[Rows of spatial question data]
__________________________________________________

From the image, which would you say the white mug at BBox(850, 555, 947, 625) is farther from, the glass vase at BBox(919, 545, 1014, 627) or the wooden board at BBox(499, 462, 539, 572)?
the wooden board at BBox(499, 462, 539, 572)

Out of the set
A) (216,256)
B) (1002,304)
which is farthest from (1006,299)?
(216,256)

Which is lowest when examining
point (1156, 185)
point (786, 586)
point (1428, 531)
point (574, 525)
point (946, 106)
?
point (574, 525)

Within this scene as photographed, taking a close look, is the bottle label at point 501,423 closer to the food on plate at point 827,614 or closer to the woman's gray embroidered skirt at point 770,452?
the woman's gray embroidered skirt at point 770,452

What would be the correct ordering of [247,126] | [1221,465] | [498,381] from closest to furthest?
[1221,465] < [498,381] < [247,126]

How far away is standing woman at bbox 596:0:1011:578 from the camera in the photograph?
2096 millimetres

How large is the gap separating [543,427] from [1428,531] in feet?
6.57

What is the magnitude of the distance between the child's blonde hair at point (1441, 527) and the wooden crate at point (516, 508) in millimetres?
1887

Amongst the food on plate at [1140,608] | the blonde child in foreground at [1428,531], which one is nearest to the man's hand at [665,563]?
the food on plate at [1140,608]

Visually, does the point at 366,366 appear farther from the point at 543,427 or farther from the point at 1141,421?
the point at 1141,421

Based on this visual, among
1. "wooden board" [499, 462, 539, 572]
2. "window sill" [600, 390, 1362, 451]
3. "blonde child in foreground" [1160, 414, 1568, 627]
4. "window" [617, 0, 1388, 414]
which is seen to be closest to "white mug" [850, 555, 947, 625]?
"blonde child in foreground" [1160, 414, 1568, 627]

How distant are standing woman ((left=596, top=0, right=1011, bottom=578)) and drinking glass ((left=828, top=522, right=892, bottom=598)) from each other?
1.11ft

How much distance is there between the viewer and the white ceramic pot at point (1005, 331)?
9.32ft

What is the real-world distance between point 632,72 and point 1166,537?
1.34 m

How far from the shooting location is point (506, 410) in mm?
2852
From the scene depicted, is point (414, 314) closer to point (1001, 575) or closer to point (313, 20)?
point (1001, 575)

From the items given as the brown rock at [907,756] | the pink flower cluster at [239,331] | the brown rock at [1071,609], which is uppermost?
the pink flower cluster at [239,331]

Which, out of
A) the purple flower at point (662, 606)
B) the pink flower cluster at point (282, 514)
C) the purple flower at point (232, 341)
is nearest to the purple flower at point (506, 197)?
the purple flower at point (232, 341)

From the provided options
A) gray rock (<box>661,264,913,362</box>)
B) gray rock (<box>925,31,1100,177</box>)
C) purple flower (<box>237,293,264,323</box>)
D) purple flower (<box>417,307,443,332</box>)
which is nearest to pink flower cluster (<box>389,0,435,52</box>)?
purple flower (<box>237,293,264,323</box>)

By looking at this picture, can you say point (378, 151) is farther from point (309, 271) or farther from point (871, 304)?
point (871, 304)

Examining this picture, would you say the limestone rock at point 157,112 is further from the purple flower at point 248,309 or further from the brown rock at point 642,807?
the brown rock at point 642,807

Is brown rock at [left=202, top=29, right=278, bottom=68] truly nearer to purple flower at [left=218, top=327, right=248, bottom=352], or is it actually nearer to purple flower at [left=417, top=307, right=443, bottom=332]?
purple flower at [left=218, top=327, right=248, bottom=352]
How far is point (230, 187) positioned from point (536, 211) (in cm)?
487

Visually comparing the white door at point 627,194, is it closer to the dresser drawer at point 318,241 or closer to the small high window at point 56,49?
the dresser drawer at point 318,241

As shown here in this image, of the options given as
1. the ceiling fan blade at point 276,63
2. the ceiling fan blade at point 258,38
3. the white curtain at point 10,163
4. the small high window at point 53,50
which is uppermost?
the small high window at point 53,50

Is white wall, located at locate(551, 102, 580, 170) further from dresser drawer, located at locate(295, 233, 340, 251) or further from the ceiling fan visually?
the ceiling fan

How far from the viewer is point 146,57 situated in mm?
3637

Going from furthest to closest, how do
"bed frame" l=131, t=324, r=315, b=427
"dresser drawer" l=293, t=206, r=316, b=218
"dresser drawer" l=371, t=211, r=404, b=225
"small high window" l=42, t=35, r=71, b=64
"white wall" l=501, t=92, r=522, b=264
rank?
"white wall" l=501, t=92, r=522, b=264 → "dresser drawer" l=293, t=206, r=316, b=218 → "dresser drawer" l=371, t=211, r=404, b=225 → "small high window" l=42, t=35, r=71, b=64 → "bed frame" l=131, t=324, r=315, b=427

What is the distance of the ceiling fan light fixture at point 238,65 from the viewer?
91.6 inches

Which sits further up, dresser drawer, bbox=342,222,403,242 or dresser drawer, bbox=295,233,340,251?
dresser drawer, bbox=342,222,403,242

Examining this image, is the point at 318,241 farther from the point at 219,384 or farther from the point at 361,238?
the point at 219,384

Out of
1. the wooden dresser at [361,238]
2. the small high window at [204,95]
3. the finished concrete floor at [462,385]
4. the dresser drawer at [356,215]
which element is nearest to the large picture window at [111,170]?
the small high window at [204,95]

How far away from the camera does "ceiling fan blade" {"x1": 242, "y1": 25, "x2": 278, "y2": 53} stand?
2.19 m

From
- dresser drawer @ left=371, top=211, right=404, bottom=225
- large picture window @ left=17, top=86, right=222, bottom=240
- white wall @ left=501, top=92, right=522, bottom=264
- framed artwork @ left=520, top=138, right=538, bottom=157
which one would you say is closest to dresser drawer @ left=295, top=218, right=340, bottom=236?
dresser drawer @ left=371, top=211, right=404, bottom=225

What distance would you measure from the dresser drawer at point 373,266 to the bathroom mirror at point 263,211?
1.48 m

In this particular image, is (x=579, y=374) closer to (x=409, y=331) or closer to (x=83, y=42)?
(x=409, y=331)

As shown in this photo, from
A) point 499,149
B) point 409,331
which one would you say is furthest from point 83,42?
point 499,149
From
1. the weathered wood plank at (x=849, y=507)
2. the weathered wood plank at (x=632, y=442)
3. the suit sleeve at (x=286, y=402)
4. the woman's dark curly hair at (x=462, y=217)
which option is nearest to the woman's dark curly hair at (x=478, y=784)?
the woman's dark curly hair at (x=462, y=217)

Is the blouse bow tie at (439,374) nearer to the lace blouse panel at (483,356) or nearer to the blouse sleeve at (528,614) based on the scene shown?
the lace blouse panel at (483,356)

__________________________________________________

### [Description of the task]
Copy every entry above word for word, keeping each line exactly as it appears.

### [The completed task]
From the image, which would you say the white mug at BBox(850, 555, 947, 625) is farther from, the glass vase at BBox(919, 545, 1014, 627) or the wooden board at BBox(499, 462, 539, 572)?
the wooden board at BBox(499, 462, 539, 572)

Out of the set
A) (216,256)
B) (1002,304)
which is farthest from (1006,299)?
(216,256)

Which is lowest when examining
point (1156, 185)
point (786, 586)
point (1428, 531)
point (574, 525)
point (946, 106)
?
point (574, 525)

Within this scene as photographed, taking a close look, is the bottle label at point 501,423 closer to the food on plate at point 827,614 or closer to the woman's gray embroidered skirt at point 770,452?
the woman's gray embroidered skirt at point 770,452

What would be the correct ordering of [247,126] | [1221,465] | [498,381] from closest to furthest?
[1221,465] < [498,381] < [247,126]

How far away is standing woman at bbox 596:0:1011:578 from the camera in the photograph?
2096 millimetres

How large is the gap separating [543,427] from [1428,531] in feet?
6.57

What is the magnitude of the distance between the child's blonde hair at point (1441, 527) and the wooden crate at point (516, 508) in millimetres?
1887

Amongst the food on plate at [1140,608] | the blonde child in foreground at [1428,531], which one is nearest to the man's hand at [665,563]?
the food on plate at [1140,608]

Visually, does the point at 366,366 appear farther from the point at 543,427 or farther from the point at 1141,421?
the point at 1141,421

Based on this visual, among
1. "wooden board" [499, 462, 539, 572]
2. "window sill" [600, 390, 1362, 451]
3. "blonde child in foreground" [1160, 414, 1568, 627]
4. "window" [617, 0, 1388, 414]
which is seen to be closest to "white mug" [850, 555, 947, 625]?
"blonde child in foreground" [1160, 414, 1568, 627]

How distant are standing woman ((left=596, top=0, right=1011, bottom=578)) and drinking glass ((left=828, top=522, right=892, bottom=598)) from each other?
1.11ft

How much distance is there between the viewer and the white ceramic pot at point (1005, 331)?
9.32ft

What is the real-world distance between point 632,72 and point 1166,537?
1.34 m

How far from the shooting location is point (506, 410) in mm?
2852
From the scene depicted, is point (414, 314) closer to point (1001, 575) or closer to point (313, 20)?
point (1001, 575)

From the items given as the brown rock at [907,756] | the pink flower cluster at [239,331] | the brown rock at [1071,609], which is uppermost?
the pink flower cluster at [239,331]

Which, out of
A) the purple flower at point (662, 606)
B) the pink flower cluster at point (282, 514)
C) the purple flower at point (232, 341)
is nearest to the purple flower at point (506, 197)?
the purple flower at point (232, 341)

From the provided options
A) gray rock (<box>661,264,913,362</box>)
B) gray rock (<box>925,31,1100,177</box>)
C) purple flower (<box>237,293,264,323</box>)
D) purple flower (<box>417,307,443,332</box>)
which is nearest to pink flower cluster (<box>389,0,435,52</box>)?
purple flower (<box>237,293,264,323</box>)

By looking at this picture, can you say point (378, 151) is farther from point (309, 271) or farther from point (871, 304)?
point (871, 304)

Examining this picture, would you say the limestone rock at point 157,112 is further from the purple flower at point 248,309 or further from the brown rock at point 642,807?
the brown rock at point 642,807

Is brown rock at [left=202, top=29, right=278, bottom=68] truly nearer to purple flower at [left=218, top=327, right=248, bottom=352], or is it actually nearer to purple flower at [left=417, top=307, right=443, bottom=332]?
purple flower at [left=218, top=327, right=248, bottom=352]
How far is point (230, 187) positioned from point (536, 211) (in cm)?
487

Visually comparing the white door at point 627,194, is it closer to the dresser drawer at point 318,241 or closer to the small high window at point 56,49?
the dresser drawer at point 318,241

As shown here in this image, of the options given as
1. the ceiling fan blade at point 276,63
2. the ceiling fan blade at point 258,38
3. the white curtain at point 10,163
4. the small high window at point 53,50
which is uppermost?
the small high window at point 53,50

Is white wall, located at locate(551, 102, 580, 170) further from dresser drawer, located at locate(295, 233, 340, 251) or further from the ceiling fan visually?
the ceiling fan

How far from the viewer is point 146,57 situated in mm?
3637

Going from furthest to closest, how do
"bed frame" l=131, t=324, r=315, b=427
"dresser drawer" l=293, t=206, r=316, b=218
"dresser drawer" l=371, t=211, r=404, b=225
"small high window" l=42, t=35, r=71, b=64
"white wall" l=501, t=92, r=522, b=264
rank?
"white wall" l=501, t=92, r=522, b=264 → "dresser drawer" l=293, t=206, r=316, b=218 → "dresser drawer" l=371, t=211, r=404, b=225 → "small high window" l=42, t=35, r=71, b=64 → "bed frame" l=131, t=324, r=315, b=427

What is the distance of the ceiling fan light fixture at point 238,65 from the viewer?
91.6 inches

Which sits further up, dresser drawer, bbox=342,222,403,242 or dresser drawer, bbox=295,233,340,251?
dresser drawer, bbox=342,222,403,242

Examining this image, is the point at 318,241 farther from the point at 219,384 or farther from the point at 361,238?
the point at 219,384

Out of
1. the wooden dresser at [361,238]
2. the small high window at [204,95]
3. the finished concrete floor at [462,385]
4. the dresser drawer at [356,215]
which element is nearest to the large picture window at [111,170]?
the small high window at [204,95]

How far away from the camera does "ceiling fan blade" {"x1": 242, "y1": 25, "x2": 278, "y2": 53} stand?
2.19 m

From
- dresser drawer @ left=371, top=211, right=404, bottom=225
- large picture window @ left=17, top=86, right=222, bottom=240
- white wall @ left=501, top=92, right=522, bottom=264
- framed artwork @ left=520, top=138, right=538, bottom=157
which one would you say is closest to dresser drawer @ left=295, top=218, right=340, bottom=236?
dresser drawer @ left=371, top=211, right=404, bottom=225

What distance would you measure from the dresser drawer at point 373,266 to the bathroom mirror at point 263,211?
1.48 m

In this particular image, is (x=579, y=374) closer to (x=409, y=331) or closer to (x=83, y=42)?
(x=409, y=331)

As shown in this photo, from
A) point 499,149
B) point 409,331
which one would you say is furthest from point 83,42?
point 499,149
From
1. the weathered wood plank at (x=849, y=507)
2. the weathered wood plank at (x=632, y=442)
3. the suit sleeve at (x=286, y=402)
4. the woman's dark curly hair at (x=462, y=217)
which option is nearest to the woman's dark curly hair at (x=478, y=784)?
the woman's dark curly hair at (x=462, y=217)

Is the blouse bow tie at (439,374) nearer to the lace blouse panel at (483,356) or nearer to the blouse sleeve at (528,614) based on the scene shown?
the lace blouse panel at (483,356)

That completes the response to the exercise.